C’était une âme très pure et très noble, aussi éloignée des préoccupations intéressées et des voies du siècle qu’il soit possible, candide, crédule et naïve, simple et sans prétentions, très aimante, constante et délicieusement expansive dans ses affections, comme on le voit dans sa correspondance ; aimant à être aimée, en ayant même un insatiable besoin, et dans le dernier degré de la stupéfaction quand elle ne rencontrait pas la sympathie qu’elle s’assurait qui lui était due. Scherer n’a pas eu tort de dire : « Il y a du Rousseau, dans cet homme-là. »

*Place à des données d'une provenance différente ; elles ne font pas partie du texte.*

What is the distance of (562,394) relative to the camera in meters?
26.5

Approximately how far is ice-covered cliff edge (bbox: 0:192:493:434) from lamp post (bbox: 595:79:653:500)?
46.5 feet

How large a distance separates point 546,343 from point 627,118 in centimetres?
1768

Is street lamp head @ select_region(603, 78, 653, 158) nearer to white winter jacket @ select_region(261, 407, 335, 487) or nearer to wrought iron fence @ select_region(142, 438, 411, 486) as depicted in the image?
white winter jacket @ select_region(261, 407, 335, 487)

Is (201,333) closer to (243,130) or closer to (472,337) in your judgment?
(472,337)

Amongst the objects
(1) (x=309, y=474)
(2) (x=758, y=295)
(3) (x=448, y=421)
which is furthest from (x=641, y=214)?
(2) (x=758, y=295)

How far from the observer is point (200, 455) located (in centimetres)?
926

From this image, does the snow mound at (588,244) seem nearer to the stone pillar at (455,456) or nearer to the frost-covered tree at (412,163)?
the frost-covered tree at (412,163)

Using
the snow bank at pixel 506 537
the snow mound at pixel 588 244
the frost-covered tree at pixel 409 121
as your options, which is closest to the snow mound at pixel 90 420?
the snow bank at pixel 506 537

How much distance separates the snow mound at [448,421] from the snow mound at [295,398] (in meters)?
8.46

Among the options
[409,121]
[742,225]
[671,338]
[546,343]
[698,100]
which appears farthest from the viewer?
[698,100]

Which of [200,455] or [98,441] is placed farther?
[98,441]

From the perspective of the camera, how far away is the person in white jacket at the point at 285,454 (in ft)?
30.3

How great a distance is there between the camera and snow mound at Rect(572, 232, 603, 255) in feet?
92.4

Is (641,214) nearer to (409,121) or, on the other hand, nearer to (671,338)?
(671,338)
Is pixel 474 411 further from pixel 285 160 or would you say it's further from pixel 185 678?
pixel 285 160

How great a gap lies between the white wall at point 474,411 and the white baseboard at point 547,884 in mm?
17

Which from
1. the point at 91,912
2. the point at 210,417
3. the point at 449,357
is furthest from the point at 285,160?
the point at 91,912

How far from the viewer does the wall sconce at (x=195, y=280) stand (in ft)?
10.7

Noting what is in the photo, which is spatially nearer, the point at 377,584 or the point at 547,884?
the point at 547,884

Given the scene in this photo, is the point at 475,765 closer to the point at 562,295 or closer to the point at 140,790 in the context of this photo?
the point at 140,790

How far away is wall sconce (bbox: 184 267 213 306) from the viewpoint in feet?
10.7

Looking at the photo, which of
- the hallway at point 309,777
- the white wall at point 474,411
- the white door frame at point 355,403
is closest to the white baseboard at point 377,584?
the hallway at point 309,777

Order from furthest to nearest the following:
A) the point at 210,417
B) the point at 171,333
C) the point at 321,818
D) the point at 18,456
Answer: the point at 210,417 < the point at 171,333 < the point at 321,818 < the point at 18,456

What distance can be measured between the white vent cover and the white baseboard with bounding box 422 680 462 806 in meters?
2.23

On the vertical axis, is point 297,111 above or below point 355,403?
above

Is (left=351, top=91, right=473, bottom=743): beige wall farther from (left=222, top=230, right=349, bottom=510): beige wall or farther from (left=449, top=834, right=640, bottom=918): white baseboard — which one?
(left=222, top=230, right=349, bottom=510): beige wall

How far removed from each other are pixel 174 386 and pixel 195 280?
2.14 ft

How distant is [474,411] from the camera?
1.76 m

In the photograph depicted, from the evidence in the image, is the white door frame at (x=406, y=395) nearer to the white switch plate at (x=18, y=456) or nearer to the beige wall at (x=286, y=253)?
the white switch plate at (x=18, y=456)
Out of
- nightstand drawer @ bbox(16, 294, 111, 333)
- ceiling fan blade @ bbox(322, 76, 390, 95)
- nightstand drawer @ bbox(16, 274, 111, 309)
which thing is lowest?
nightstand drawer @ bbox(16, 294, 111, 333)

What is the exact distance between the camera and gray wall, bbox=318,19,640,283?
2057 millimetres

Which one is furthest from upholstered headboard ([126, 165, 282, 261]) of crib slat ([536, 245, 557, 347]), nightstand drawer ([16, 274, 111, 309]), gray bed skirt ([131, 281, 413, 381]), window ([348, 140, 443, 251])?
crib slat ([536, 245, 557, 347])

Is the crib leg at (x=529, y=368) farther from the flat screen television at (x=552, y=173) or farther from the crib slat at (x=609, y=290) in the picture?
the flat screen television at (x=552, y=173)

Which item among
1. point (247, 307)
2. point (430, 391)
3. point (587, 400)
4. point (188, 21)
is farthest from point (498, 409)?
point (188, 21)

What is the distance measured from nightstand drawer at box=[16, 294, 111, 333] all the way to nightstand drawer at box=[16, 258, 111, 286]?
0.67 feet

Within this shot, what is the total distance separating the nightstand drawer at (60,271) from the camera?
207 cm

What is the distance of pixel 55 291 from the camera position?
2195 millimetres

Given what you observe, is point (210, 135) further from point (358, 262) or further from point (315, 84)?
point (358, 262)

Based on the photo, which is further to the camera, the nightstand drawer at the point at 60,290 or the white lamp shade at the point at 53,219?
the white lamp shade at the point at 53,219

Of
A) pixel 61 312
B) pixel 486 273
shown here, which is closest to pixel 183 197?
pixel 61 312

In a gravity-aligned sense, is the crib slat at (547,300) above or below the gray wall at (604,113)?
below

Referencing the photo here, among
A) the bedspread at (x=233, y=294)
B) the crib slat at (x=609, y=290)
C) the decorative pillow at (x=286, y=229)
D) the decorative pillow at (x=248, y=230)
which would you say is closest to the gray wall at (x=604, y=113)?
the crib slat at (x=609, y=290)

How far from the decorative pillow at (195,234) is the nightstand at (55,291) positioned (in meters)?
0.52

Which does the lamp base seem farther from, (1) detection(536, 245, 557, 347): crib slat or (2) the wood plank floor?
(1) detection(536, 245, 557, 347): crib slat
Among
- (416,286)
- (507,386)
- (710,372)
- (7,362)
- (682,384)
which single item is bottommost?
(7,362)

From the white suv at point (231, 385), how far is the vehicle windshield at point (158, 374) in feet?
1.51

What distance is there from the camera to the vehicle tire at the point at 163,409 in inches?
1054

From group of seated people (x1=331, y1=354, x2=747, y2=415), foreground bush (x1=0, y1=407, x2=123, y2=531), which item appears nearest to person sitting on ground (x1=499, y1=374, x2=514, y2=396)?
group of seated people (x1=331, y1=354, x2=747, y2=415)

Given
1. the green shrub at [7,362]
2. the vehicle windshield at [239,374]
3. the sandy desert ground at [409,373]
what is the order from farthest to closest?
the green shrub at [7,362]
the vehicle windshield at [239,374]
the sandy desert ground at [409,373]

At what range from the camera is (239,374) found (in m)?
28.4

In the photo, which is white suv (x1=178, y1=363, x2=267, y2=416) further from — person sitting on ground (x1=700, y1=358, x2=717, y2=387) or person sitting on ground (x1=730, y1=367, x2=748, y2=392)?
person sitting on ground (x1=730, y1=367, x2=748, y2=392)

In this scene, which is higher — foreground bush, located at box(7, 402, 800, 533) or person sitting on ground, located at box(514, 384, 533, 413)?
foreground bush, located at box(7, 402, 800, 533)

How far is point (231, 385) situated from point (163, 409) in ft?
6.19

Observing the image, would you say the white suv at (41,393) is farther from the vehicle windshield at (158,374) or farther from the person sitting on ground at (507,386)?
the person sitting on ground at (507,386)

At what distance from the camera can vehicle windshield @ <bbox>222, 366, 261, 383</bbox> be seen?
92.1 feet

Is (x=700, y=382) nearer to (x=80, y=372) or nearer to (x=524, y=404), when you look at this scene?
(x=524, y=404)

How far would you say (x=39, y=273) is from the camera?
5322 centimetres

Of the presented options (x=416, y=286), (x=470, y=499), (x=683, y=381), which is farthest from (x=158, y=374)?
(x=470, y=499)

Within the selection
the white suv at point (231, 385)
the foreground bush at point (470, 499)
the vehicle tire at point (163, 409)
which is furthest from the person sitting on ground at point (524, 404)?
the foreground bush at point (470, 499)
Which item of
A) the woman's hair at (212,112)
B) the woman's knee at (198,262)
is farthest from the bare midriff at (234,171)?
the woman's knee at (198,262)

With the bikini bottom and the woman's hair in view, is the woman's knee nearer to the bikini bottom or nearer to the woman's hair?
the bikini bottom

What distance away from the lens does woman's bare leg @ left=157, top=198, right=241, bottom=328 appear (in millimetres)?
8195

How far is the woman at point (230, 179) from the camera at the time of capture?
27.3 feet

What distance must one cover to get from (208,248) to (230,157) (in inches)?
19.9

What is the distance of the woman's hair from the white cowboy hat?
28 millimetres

De tels hommes paraissent toujours méchans, ce qu’ils ne sont aucunement, ce dont ils sont le contraire. C’est qu’il est rare qu’ils ne soient pas irritables. Leur candeur est pour eux une source perpétuelle de déceptions, et leur besoin d’aimer une occasion d’incessantes meurtrissures, et, parce qu’ils s’aigrissent, ils ont l’air d’être nés aigris. Lamennais fut irritable d’assez bonne heure, et les luttes qu’il eut à subir en firent l’éternel exaspéré que l’on connaît. Notons du reste qu’il avait peut-être l’esprit naturellement satirique, ce qui est un commencement. C’est dans ses premières œuvres qu’on lit ce petit portrait à la La Bruyère : « C’est bien le meilleur homme du monde que Physcon; il n’a rien à lui, pas même sa conscience : tout est à ses amis et il a constamment eu le bonheur de compter parmi eux tous les gens au pouvoir. On le trouve dans leur cabinet, à leur table, d’où il sort le dernier, plein d’admiration pour ce qu’ils ont dit et pour ce qu’ils diront. Ce n’est pas qu’il soit flatteur. Dieu l’en garde ! Il hasardera même de montrer une opinion, ne fût-ce que pour l’abandonner ensuite à propos. Un « je me trompais » a souvent tant de grâce et peut conduire un homme si loin ! Ne croyez pas cependant que Physcon désire les emplois ; seulement il les accepte ; car enfin l’on doit se rendre utile... Membre d’une assemblée politique, il s’approche modestement du régulateur de sa raison législative : « Monseigneur, qu’est-ce qui est vrai aujourd’hui? » Monseigneur le lui dit, et le voilà tranquille... »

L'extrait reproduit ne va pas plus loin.